Knowledge on the extent to which these sources of variability affect the geometric variability (i.e. precision) of the virtual model serves as a basis for the inclusion and exclusion criteria of CT scans for setting up a virtual skeletal database. Also, this knowledge may facilitate an increase in research using 3D models from patient-derived CT scans for the development of forensic anthropological methods [31-35].

Therefore, this study aims to investigate the effects of image segmentation (intra- and inter-observer variability) and varying imaging conditions, such as scanner type with the associated standard patient scanning protocol, slice thickness and exposure level on the geometric variability of 3D virtual models of the human pelvis. The pelvis was specifically selected because of its multifaceted morphology, its relevance in forensic anthropological sex estimation techniques and for its low signal-to-noise ratio in CT scans, which adds complexity to the virtual modelling process.

Materials and methods

The current study consists of several imaging experiments, all using the same embalmed human cadaver (63-year-old male) from the body donation program in the Department of Medical Biology of the Academic Medical Centre (AMC), University of Amsterdam, the Netherlands. The cadaver was scanned multiple times on two comparable CT scanners, a Philips Brilliance 64 (Philips Medical Systems, Best, the Netherlands) and a Siemens Sensation 64 (Siemens Healthineers, Erlangen, Germany), using variations of standard patient imaging protocols. To include variability in the scanning process, including the random effect of Poisson noise, quintuplicate CT scans of the same pelvis were made, without repositioning the pelvis between subsequent scans. In each experiment, only one source of variability was altered at a time, enabling the interpretation of each parameter’s influence compared to the other varying imaging conditions. While the imaging settings of the CT scanner remain constant except for the one variable being evaluated, there are some imaging parameters, such as scanner type, that are always incorporated into the overall variability. Image segmentation of the five CT images yielded five virtually modelled pelves of the same physical pelvis, for each source of variability. A total of five sources of variability were studied, namely intra-observer variability, inter-observer variability, scanner type, slice thickness and exposure level.
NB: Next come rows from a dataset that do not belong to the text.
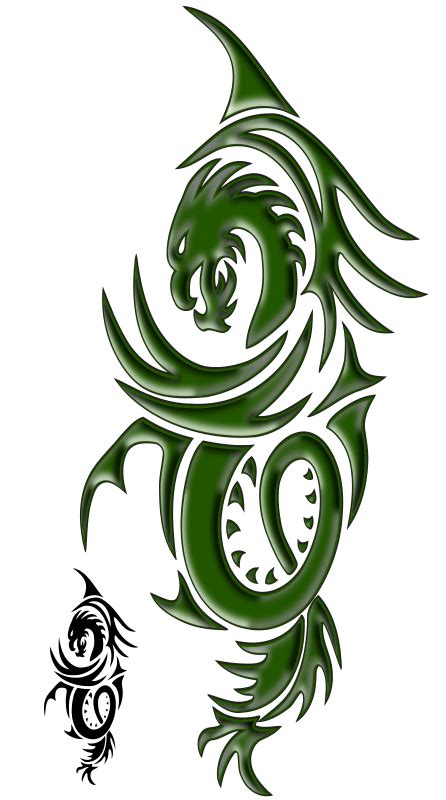 tattoo design color keren png free clipart dragon tattoo snagator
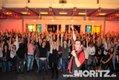 Moritz_Live-Nacht Heilbronn, 07.11.2015_-196.JPG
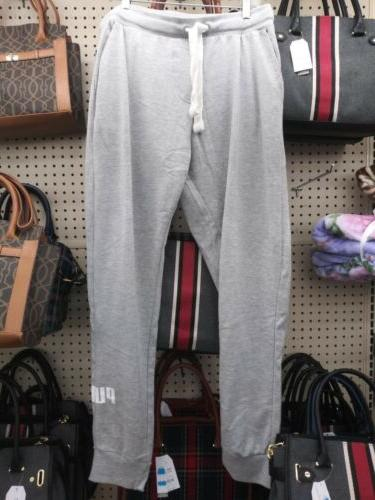 men s sweatpants sz l gray w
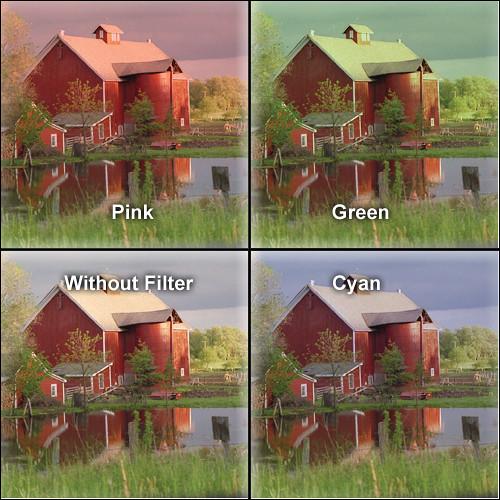 "LEE Filters 4x6"" Pale Tint Resin Filter Set (Graduated - Hard Edge Pink 1, Cyan 1 & Green 1)"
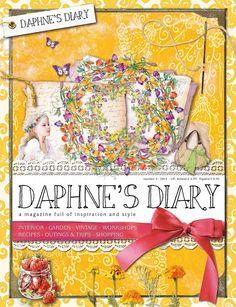 Daphne's Diary, Magazine and webshop, Daphne's Diary edition 04 2014 EN - Daphne's Diary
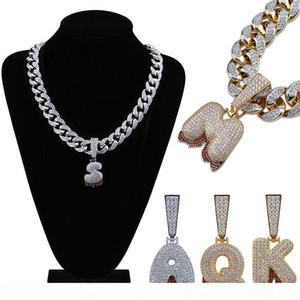 18K Gold CZ Zircon Big A-Z 26 Initial Bubble Letter Necklace Pendant Cuban Chain for Men Full Diamond Letters Hiphop Rapper Jewelry Gifts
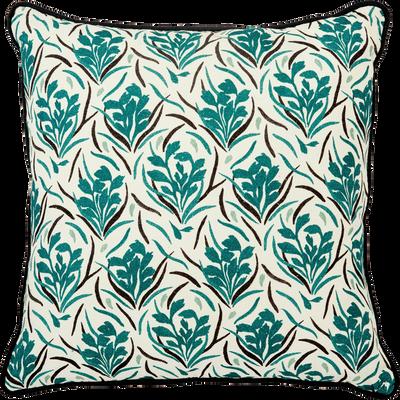 Coussin en coton a motifs bleu 40x40 cm-AMPHORES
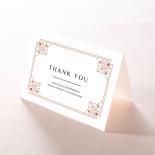 Gatsby Glamour thank you invitation card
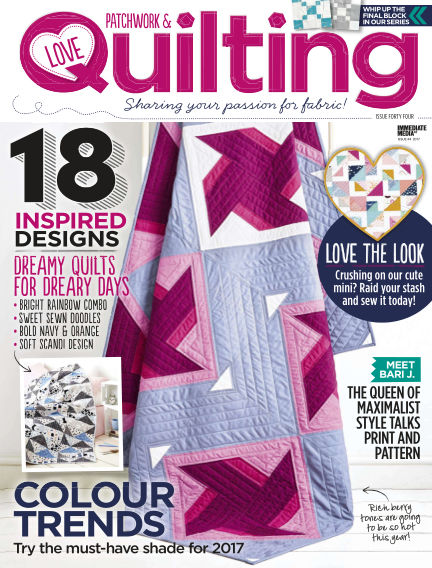 Love Patchwork & Quilting February 01, 2017 00:00
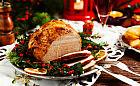 Nie wyrzucaj świątecznych potraw. Przekaż je potrzebującym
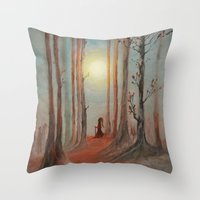 wizard Throw Pillows featuring Track 7: The wizard by Viviana Gonzalez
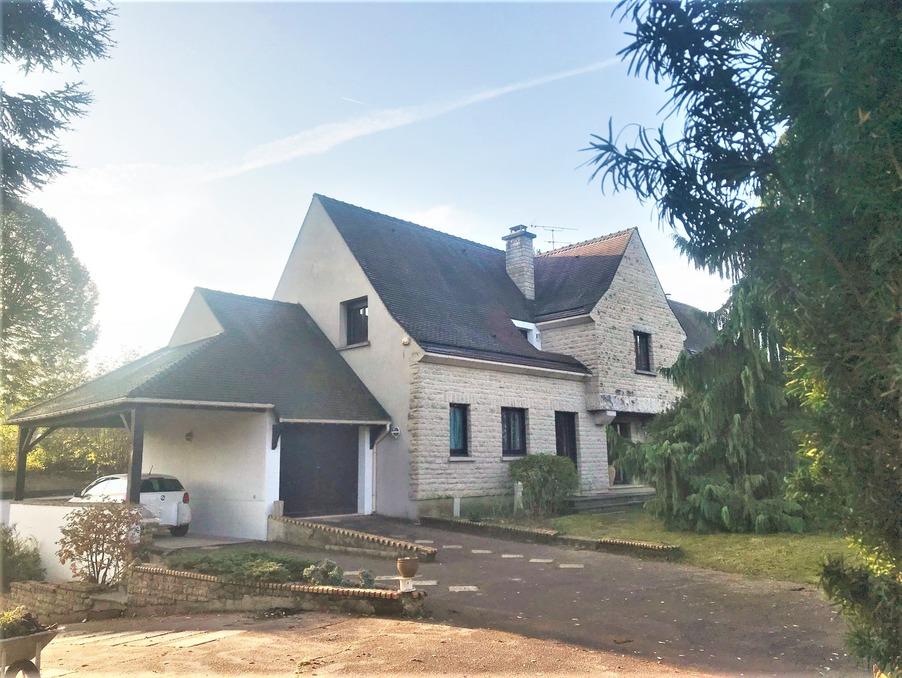 Vente Maison NOISY LE GRAND 1 100 000 €
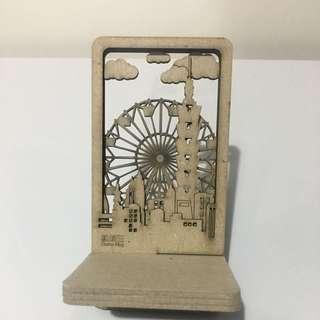 紙箱王國手機架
Each source of variability was evaluated by comparing two quintuplicate sets of virtual bone models, derived from the CT images.
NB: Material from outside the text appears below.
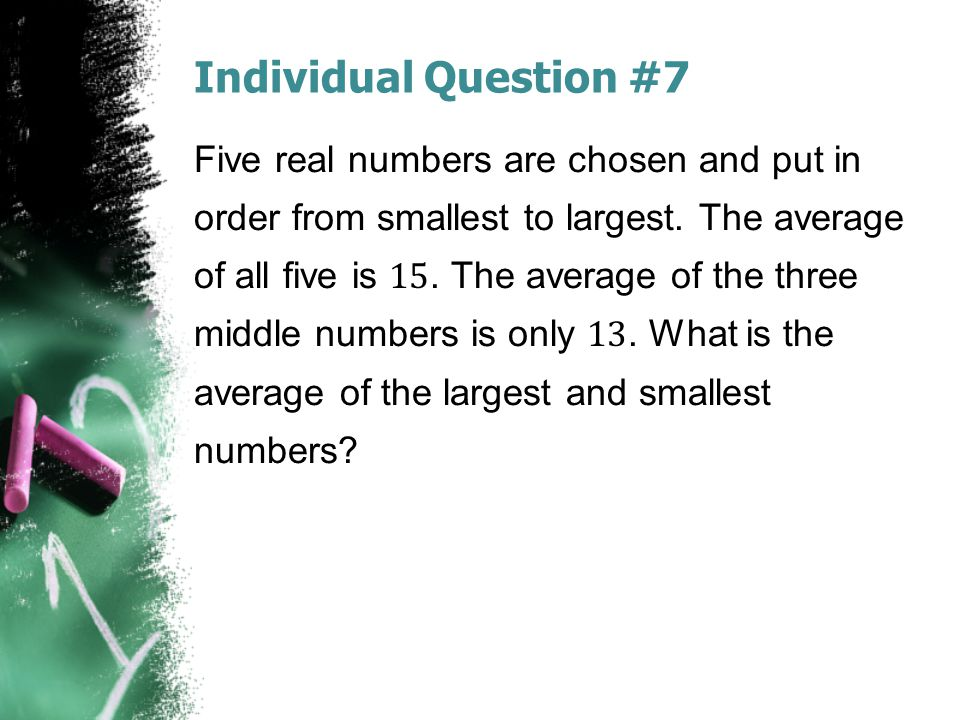 Individual Question #7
Creating a virtual pelvis model from CT images

The pelvic bone was segmented out of each CT image using in-house segmentation software [36]. Image segmentation is a semi-automatic procedure that results in a polygon mesh, consisting of thousands of points representing the virtual bone model. Segmentation starts with a threshold-connected region-growing algorithm [37] in which the user can interactively adapt the threshold until an optimal number of bone voxels are selected that gives no or minimal leakage to neighbouring structures. Structures that are missed in this procedure can then be added manually using an on-screen brush. A binary closing algorithm [38] helps to fill residual holes and to close the outline. Next, a Laplacian level-set growth algorithm [37] is used to advance voxels towards the edges of the bone. A distance map is finally used to extract a polygon mesh at the zero-level using a marching cubes algorithm [39].

Sources of variability

The following two scanners with their standard clinical scanning protocols, and variations thereof, were used to study the effects of the various sources of variability:

Scanner type: Philips Brilliance 64 (Philips Medical Systems, Best, The Netherlands).

Standard scanning protocol: 120 kV, 150 mAs, slice thickness 0.9 mm, increment 0.45 mm, reconstruction kernel D.
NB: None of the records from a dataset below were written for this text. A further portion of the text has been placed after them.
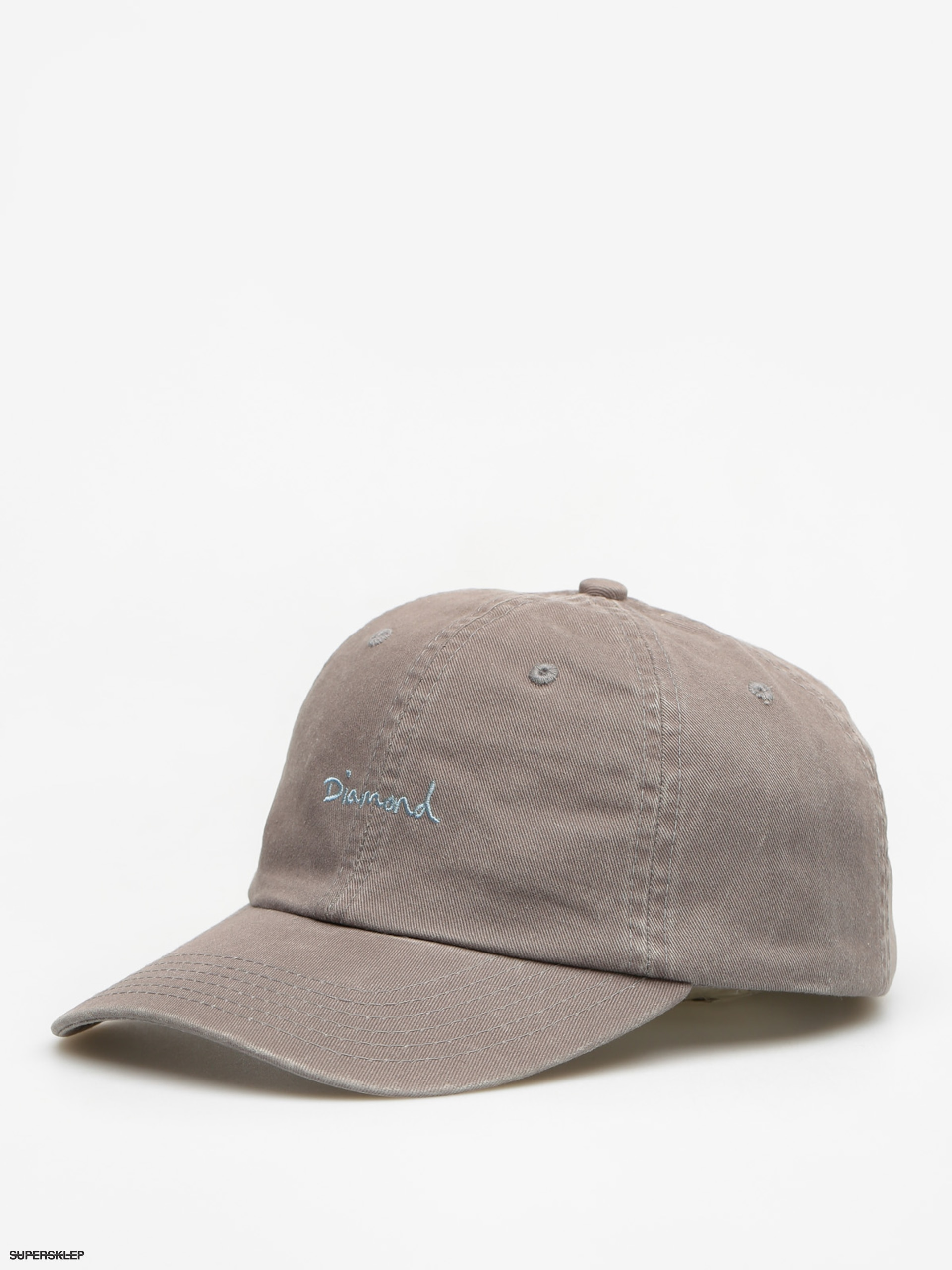 Kšiltovka Diamond Supply Co. Og Script Sport ZD (green)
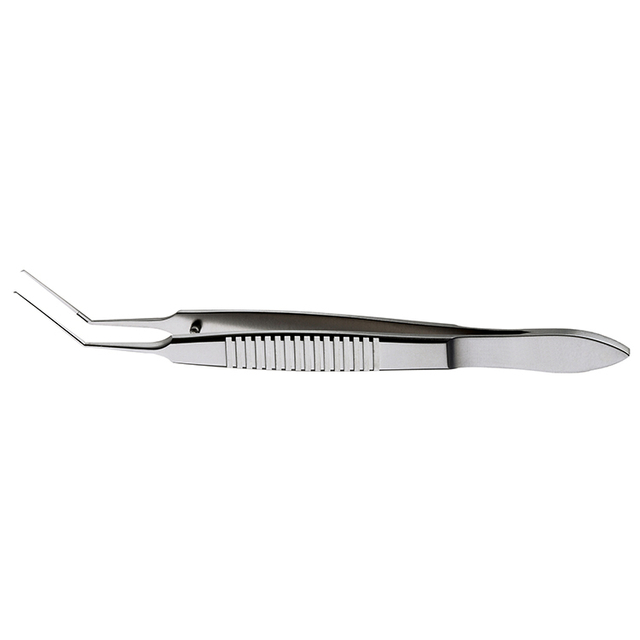IF-3002C Stainless Steel Utrata Capsulorhexis Forceps
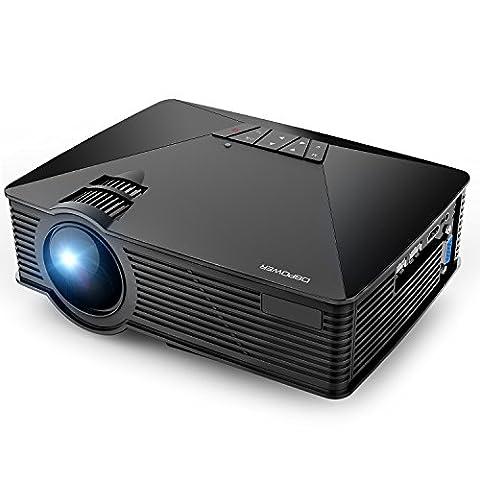 HD Videoprojecteur,DBPOWER rétroprojecteur Portable led mini projecteur 1500 Lumens 1080P vidéo multimédia, HDMI USB SD VGA AV pour TV Home cinéma Ordinateurs Lecteurs DVD Jeux Smartphones et tablettes,noir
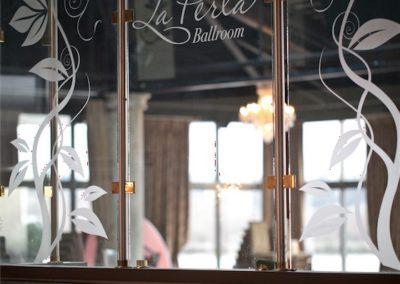la-perla-ballroom-hall-mirror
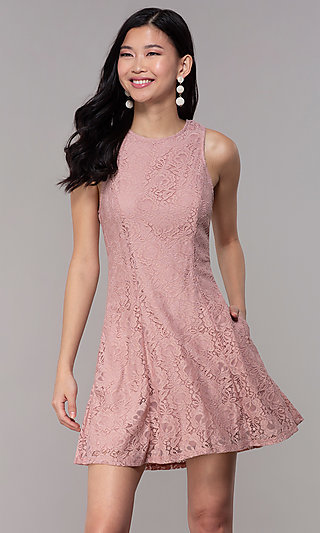 Antique Rose Short Lace Party Dress with Pockets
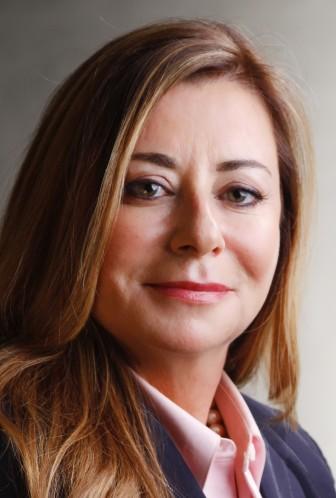 Judicial Elections: Janet Ahern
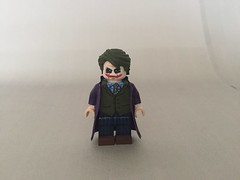 The Dark Knight: Joker (BossBricks) Tags: thedarkknight custom minifigure figure lego ledger heath joker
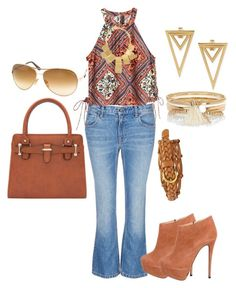 Flare Jeans by christinarussell33 on Polyvore featuring polyvore moda style Alexander Wang Giuseppe Zanotti River Island Kenneth Jay Lane Tom Ford FOSSIL fashion clothing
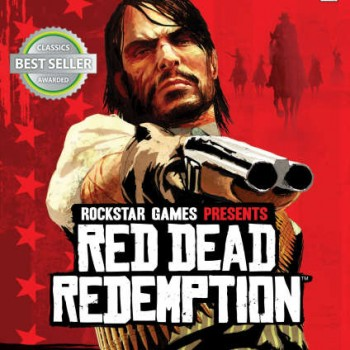 Red Dead Redemption (Classics) Xbox 360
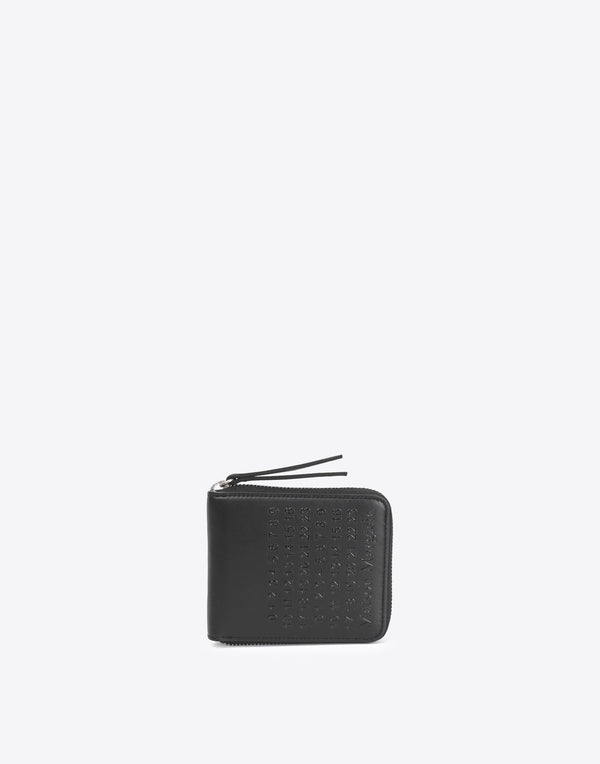 [Maison Margiela] 메종 마르지엘라 EMBOSSED LEATHER WALLET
Scanner type: Siemens Sensation 64 (Siemens Healthineers, Erlangen, Germany).

Standard scanning protocol: 120 kV, 200 mAs, slice thickness 1 mm, increment 1 mm, reconstruction kernel B60f.

The sources of variability, associated experiments and the scanning protocols are listed in Table 1.

Table 1

Sources of variability, the associated experiments, and the scanning protocols used

Source of variability	Experiments
Image Segmentation
Intra-observer variation:	Round 1 vs Round 2a
Inter-observer variation:	Observer 1 vs. Observer 2a
Imaging Conditions
Scanner type	Philipsa vs. Siemensb
Slice thickness	0.9 mma vs. 3.0 mmc
Exposure level (mAs)	100%a vs. 50%c
	100%b vs. 50%d

aPhilips Brilliance 64 standard patient protocol (120 kV, 150 mAs, slice thickness 0.9 mm, increment 0.45 mm, reconstruction kernel D)

bSiemens Sensation 64 standard patient protocol (120 kV, 200 mAs, slice thickness 1 mm, increment 1 mm, reconstruction kernel B60f)

cChanges with respect to the Philips Brilliance 64 standard patient scanning protocol

dChanges with respect to the Siemens Sensation 64 standard patient scanning protocol

Geometric variability due to image segmentation

Intra-observer variability

One observer segmented the same set of the quintuplicate CT images twice (Round 1 and Round 2). The CT images were acquired by the Philips Brilliance 64 using its standard patient protocol. A 2-month gap between each segmentation session was used to try eliminate recognition.

Inter-observer variability

Two observers each segmented the same quintuplicate CT images acquired by the Philips Brilliance 64 using its standard patient protocol.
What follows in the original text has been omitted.